AMC expects to be able to support different models as needed. The name PRISM comes from the solution’s ability to look at media from different perspectives. For more details search AWS Labs GitHub page for a white label version of the UI.

Data Intelligence

"I think the way that AMC operates is somewhat different than some of the other media companies. We try to get our content to everywhere there are viewers are," said Robyn Goldman, VP of Business Solutions, AMC Global Media, on the panel Making Data Pay - How Data is Becoming the Operating System for Media. "I have a team of business analysts. We're responsible for relationships with the vendors that our business stakeholders utilize. We service our business stakeholders to provide solutions for their problems across the media supply and ad tech chain."

Goldman explained that in earlier times, the most effective way to provide these types of data intelligence solutions and services was to build a dashboard or generate a report. "I would say about 10% of that report would contain the data that you actually need. You’d have to run this large report just to get to five rows of data that you might need.”

Today, she said she’s working with an internal team at AMC led by Sam Phillips to pursue a new and more streamlined approach “that's focused on data, AI, and emerging technology."

They are looking at understanding data, putting it into a place where it can be understood, normalized, and gathered across silos and then extracted. The goal, she said, is to be able to “address questions as opposed to just running large sets of data when you don't really know what the actual answer to the question might be.”

With this legacy report-running approach, she explained, “If another question is posed to you, now you have to either run another report or you have to go to your technology team and have them build you another report, which could take weeks. It could take months.”

Leveraging AI in their new strategy, by contrast, means “having immediate access to the data. Whether it's a C-level person that's asking you what content do we have available to air in a particular territory for a particular amount of time, or it's our content licensing team that's looking at how they can leverage and monetize inventory that's been sitting around dead for months, for years [having access to this data] bring that to life, now you're monetizing your inventory in ways that you haven't even thought of."

But she cautioned that "you still always have to have that single source of truth. It's always accessing that trusted source of data that has its source of truth."

The Distribution Path

By placing less emphasis on owned-and-operated environments, Goldman explained that AMC instead works with multiple distribution partners, which brings the challenges with sending content out into a multi-platform world of varying specs and requirements, "We are very partner-focused,” she said. “Our channels are on any platform that we can get them on. The management of those schedules is extremely time consuming."

Turning her attention to spinning up FAST linear channels, she said, "FAST channels are procedural [to build]. So you've got all of your episodes of The Walking Dead, you've got all of your episodes of Portlandia, and it's rinse and repeat. Or you have your category specific-type FAST channels. It would make things so much easier if we can create content collections and put the content in a pool, understanding what content fits best," she said.

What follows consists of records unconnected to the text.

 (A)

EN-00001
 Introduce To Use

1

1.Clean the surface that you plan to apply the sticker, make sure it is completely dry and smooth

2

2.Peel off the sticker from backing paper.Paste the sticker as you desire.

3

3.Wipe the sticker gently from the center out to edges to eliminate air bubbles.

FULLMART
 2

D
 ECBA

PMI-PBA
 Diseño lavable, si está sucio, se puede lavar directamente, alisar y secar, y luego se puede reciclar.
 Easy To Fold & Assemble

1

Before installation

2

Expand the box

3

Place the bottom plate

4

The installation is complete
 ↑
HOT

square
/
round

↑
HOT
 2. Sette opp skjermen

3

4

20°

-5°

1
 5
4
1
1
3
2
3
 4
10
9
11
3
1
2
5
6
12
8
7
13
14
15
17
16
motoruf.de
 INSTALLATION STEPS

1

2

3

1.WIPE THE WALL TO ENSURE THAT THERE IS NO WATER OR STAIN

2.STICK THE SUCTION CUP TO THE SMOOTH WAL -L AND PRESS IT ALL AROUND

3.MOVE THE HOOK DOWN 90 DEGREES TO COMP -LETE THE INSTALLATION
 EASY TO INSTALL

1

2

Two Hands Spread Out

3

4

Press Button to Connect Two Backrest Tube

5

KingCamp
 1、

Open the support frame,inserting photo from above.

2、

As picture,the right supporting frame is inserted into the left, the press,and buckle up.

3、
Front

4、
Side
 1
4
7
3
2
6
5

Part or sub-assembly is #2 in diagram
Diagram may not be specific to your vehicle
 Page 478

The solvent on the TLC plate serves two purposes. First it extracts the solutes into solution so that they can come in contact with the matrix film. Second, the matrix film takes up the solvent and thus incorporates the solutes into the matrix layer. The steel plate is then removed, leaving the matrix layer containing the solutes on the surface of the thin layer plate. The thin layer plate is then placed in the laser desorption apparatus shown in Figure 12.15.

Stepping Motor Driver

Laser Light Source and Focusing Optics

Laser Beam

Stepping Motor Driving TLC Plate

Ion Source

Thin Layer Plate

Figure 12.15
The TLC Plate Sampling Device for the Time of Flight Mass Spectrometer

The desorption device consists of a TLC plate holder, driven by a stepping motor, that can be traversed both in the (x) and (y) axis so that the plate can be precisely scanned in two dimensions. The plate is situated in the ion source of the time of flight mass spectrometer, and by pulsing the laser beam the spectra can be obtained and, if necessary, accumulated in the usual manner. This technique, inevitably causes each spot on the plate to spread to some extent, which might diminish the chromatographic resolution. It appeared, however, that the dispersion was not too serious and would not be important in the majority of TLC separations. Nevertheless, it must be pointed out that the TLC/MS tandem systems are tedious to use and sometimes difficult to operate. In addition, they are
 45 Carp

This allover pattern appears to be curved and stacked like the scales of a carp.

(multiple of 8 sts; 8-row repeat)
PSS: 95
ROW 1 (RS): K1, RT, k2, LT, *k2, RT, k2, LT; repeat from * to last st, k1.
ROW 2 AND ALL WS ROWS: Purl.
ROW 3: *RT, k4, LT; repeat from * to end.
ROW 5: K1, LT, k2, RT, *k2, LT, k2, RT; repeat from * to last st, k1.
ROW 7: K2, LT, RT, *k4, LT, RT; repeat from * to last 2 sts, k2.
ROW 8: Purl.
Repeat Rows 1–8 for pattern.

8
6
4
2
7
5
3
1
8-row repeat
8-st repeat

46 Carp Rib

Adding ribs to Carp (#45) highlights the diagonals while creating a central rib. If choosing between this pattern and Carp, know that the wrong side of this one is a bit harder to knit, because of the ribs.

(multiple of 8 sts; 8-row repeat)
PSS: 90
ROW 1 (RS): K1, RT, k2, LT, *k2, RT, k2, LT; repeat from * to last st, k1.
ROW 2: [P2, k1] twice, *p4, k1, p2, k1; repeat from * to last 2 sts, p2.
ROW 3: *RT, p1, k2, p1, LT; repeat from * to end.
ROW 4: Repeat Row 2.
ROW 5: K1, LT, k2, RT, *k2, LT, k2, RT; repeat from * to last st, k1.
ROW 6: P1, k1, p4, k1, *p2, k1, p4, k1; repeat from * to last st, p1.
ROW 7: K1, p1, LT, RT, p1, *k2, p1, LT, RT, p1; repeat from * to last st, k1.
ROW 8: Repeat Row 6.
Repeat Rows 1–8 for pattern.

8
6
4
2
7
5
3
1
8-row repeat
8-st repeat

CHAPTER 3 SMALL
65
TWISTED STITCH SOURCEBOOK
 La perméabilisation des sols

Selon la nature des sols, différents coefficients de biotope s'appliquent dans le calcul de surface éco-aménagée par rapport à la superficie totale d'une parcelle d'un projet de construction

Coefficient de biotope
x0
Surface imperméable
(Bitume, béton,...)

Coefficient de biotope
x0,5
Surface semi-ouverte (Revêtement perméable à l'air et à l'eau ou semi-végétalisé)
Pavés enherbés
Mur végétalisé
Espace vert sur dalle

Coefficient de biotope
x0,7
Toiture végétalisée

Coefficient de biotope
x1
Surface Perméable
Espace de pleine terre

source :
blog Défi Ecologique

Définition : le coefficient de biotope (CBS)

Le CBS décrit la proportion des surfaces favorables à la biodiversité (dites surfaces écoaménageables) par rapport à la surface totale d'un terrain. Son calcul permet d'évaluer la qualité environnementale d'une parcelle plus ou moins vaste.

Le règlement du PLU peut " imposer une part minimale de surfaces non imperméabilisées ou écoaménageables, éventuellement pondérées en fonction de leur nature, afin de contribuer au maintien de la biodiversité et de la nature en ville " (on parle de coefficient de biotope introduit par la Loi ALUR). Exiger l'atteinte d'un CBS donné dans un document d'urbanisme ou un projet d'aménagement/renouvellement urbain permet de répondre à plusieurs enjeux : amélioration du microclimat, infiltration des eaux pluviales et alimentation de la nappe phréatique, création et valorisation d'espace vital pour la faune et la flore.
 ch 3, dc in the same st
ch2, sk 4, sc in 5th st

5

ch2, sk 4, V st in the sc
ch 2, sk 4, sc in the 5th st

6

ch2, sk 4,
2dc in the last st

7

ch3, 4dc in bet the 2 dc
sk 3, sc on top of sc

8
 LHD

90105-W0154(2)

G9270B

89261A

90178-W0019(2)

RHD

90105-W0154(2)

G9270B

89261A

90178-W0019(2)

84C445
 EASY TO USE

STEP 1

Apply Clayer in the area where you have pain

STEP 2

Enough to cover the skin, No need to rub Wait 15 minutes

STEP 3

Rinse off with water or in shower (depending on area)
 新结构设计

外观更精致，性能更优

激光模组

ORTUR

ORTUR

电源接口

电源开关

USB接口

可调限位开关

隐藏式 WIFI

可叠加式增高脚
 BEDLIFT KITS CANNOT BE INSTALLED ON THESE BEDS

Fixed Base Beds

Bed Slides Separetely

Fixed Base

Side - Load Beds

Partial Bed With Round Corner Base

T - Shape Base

AI deployments in AMC’s workflows have moved well beyond isolated applications or experimentation, she said. "We're heavily investing in AI across the supply chain. "One of the really cool things that we're doing right now is partnering with AWS to search our content so our social media team could create social posts off of anything without having to spend hours and hours and hours pouring through the long form source material to make these assets."

Looking ahead to future applications, she said, “it could be used for contextual advertising, it could be used to make clips for digital out-of-home partners. You could use it for a lot of different things and also just to search our content for anything that we may want to leverage our assets for."

Of course, first they have to find whatever it is they are looking for. Hopefully AMC Global Media’s AI journey scales well.